ViacomCBS officially launched Paramount + earlier this month and has not released a subscriber update. While Paramount + has a lot of content there is still no way of knowing whether consumers are paying an additional $ 5.99 (with ads) or $ 9.99 (without ads) per month on top of all the other streaming services already available.
GameStop contagion effect
A more plausible explanation is the GameStop / Reddit effect.
ViacomCBS and Discovery were severely shortened companies as investors were skeptical of theirs about the long-term prospects of both companies in a crowded media landscape with mega-competitors like Comcast, Netflix, AT&T, Disney, Apple, and Amazon all offering streaming services own.
The contagion from the recent brief bottlenecks at GameStop and AMC Entertainment (not AMC Networks) prompted cautious investors to cover bets on ViacomCBS, Discovery and AMC Networks.
“What has changed is [ViacomCBS] assumed a net short position where there was a squeeze and not a lot of stocks were available, and then the company issued a lot of new stocks, “Bobrinskoy said briefly.”
A balancing act
Every media company is juggling how to balance declining cable bundle revenues with increasing streaming subscriptions.
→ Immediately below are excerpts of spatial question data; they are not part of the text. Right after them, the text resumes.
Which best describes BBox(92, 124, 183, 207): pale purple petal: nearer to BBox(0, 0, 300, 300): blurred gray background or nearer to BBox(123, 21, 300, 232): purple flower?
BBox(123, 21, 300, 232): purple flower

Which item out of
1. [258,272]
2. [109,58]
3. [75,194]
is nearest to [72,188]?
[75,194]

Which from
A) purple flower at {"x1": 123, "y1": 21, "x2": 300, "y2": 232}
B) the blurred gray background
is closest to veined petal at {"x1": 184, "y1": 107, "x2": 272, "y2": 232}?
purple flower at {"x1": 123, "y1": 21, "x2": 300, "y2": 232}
Without knowing exactly how many people will sign up for Paramount + and Discovery +, it is extremely difficult for investors to know how to rate either company.
ViacomCBS agreed last week to spend $ 2.1 billion annually on NFL rights, which will now be available for linear CBS and Paramount +. Calculating how much revenue the company will lose to linear cancellations versus streaming supplements is the industry’s biggest question mark.
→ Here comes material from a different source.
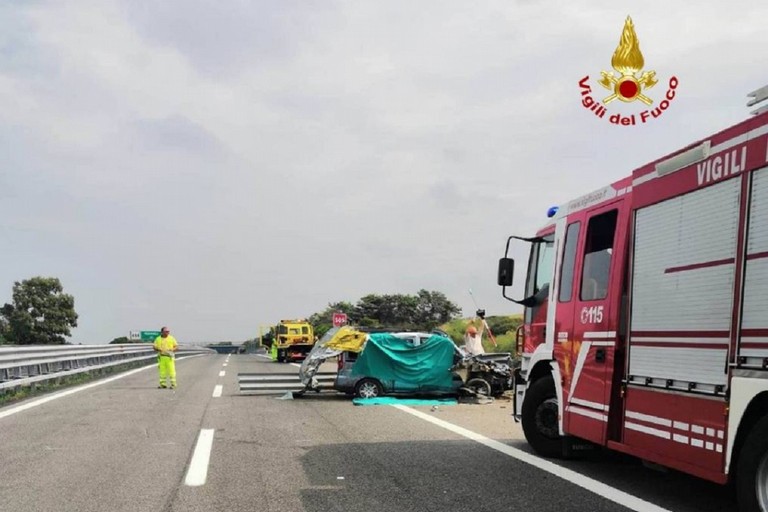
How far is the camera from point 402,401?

Programmers “who appear to be giving up their linear programming duties by quickly moving premium content to their DTC platforms are at risk of being dropped by MVPDs and / or suffering lower annual price escalators, particularly as retrans grows” wrote Nathanson. with reference to multichannel video program distributors.
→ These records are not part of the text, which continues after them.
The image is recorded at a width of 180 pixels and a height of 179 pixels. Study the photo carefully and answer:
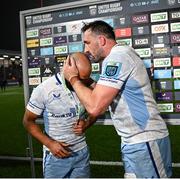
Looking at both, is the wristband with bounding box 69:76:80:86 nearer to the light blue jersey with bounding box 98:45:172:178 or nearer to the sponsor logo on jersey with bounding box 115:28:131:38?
the light blue jersey with bounding box 98:45:172:178

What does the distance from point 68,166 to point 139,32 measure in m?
1.84

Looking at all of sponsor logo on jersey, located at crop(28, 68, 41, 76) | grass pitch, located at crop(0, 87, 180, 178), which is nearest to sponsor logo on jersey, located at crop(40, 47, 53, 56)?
sponsor logo on jersey, located at crop(28, 68, 41, 76)

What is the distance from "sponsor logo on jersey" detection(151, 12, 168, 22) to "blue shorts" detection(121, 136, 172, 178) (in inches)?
76.2

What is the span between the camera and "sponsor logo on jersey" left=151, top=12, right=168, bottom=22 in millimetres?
4492

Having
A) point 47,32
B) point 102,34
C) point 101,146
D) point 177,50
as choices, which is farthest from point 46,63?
point 101,146

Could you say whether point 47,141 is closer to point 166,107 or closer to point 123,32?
point 166,107

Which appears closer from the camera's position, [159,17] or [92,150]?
[159,17]

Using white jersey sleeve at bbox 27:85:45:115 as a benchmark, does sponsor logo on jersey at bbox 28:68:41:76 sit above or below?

In English, if media companies streamed too much content too quickly on their own streaming services, pay TV providers’ revenues could fall faster than investors expected as these providers push for lower payments for less exclusive or poor quality programming.
In addition, there may be an acquisition bonus for ViacomCBS and Discovery. Each remains sub-scaled in the broader media landscape, making both companies potential targets for larger players.
With so many unknowns, even professional media investors – like the former Disney + head Kevin Mayer, who is now looking for their own media and entertainment goals through a special acquisition company – shrug their shoulders in order to understand the market.
“The market is skewed in many different ways for many different reasons,” Mayer told CNBC earlier this month. “We have to acknowledge that in every discussion we have about it.”
Disclosure: Comcast owns NBCUniversal, the parent company of CNBC.